For fifteen-year-old Rusheda from Kingston, Jamaica, taking part in the Achieve programme has been an eye-opening journey. Not only has she discovered and developed new skills, including sewing, gardening and budgeting, she’s also been inspired to aim for a job that she’d previously never heard of.

I want to be an accountant, and not just an accountant, a bookkeeper,’ Rusheda says. ‘It’s a new interest for me. I first started thinking about it a few days after we went to the money museum, because that’s where I first heard people talking about it.’

The Achieve programme, run by Junior Achievement Jamaica in partnership with Prince’s Trust International, offers practical, topic-based learning for young people who are struggling to engage with mainstream academic lessons. Rusheda’s sessions ran three times a week.

Students work on hands-on projects in small groups, and there’s a strong emphasis on building confidence as well as skills. Regular field trips help to broaden horizons and foster ambition, exposing students to a wide range of different activities and experiences. 

‘We did a finance unit and we had a field trip because we always do something practical to help the students make sense of the topic we’re discussing,’ explains Rusheda’s Achieve adviser, Stacey-Ann Newman. ‘So we went to the Bank of Jamaica money museum, we learned about the history of where money came from and the importance of saving and budgeting.’

As well as becoming more aware of how to manage money, Rusheda is now also better equipped to earn it, after the entrepreneurship topic prompted her to learn a completely new skill – sewing.

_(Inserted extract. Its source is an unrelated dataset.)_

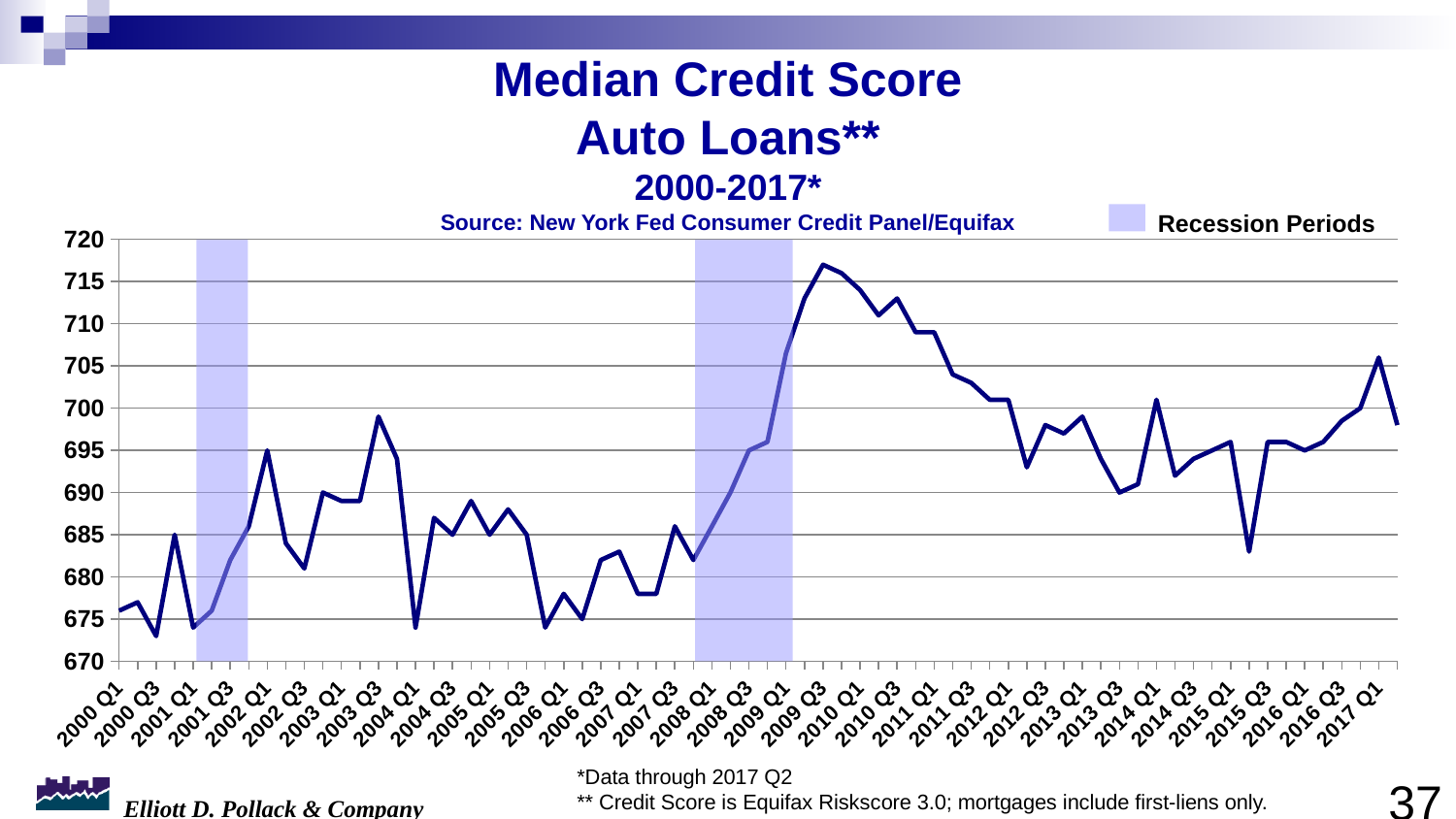
Does the median credit score rise or fall between 2008 Q1 and 2009 Q3? rise What is the title of the chart? Median Credit Score Auto Loans** 2000-2017* Is the value for 2015 Q3 greater or less than 685? greater Is the value for 2017 Q1 greater or less than 700? greater Which is larger, the value for 2003 Q3 or the value for 2004 Q1? 2003 Q3 Is the value for 2000 Q1 greater or less than 680? less Does the median credit score rise or fall between 2009 Q3 and 2013 Q3? fall What do the shaded vertical bands on the chart represent, according to the legend? Recession Periods What kind of chart is shown on the slide? line chart In which quarter does the median credit score reach its highest point? 2009 Q3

Rusheda now embroiders and sells cushions, something which she enjoys and which helps her to feel calm, with the added bonus of bringing in a little income.

Of everything she did on the Achieve programme, Rusheda most enjoyed her group’s visit to the botanic gardens just outside Kingston, where they learned a technique for propagating plants. Rusheda was so inspired by what she’d learned that she immediately went home and gave it a try herself.

‘If you have one plant and you don’t want to wait a whole year to plant a new seed, you can cut the stem and graft it onto another stem,’ she explains. ‘It’s not hard, it’s easy. The following day at home I did it myself, on the same kind of plant they showed us at that farm. It worked out well.’

Rusheda’s gardening experiments reflect exactly the combination of inspiration, action and success that the Achieve programme aims for, a cycle that gradually builds up students’ confidence and self-esteem. ‘It’s about pushing yourself towards something,’ Rusheda says, ‘I’ve grown now… yes, my confidence is here.’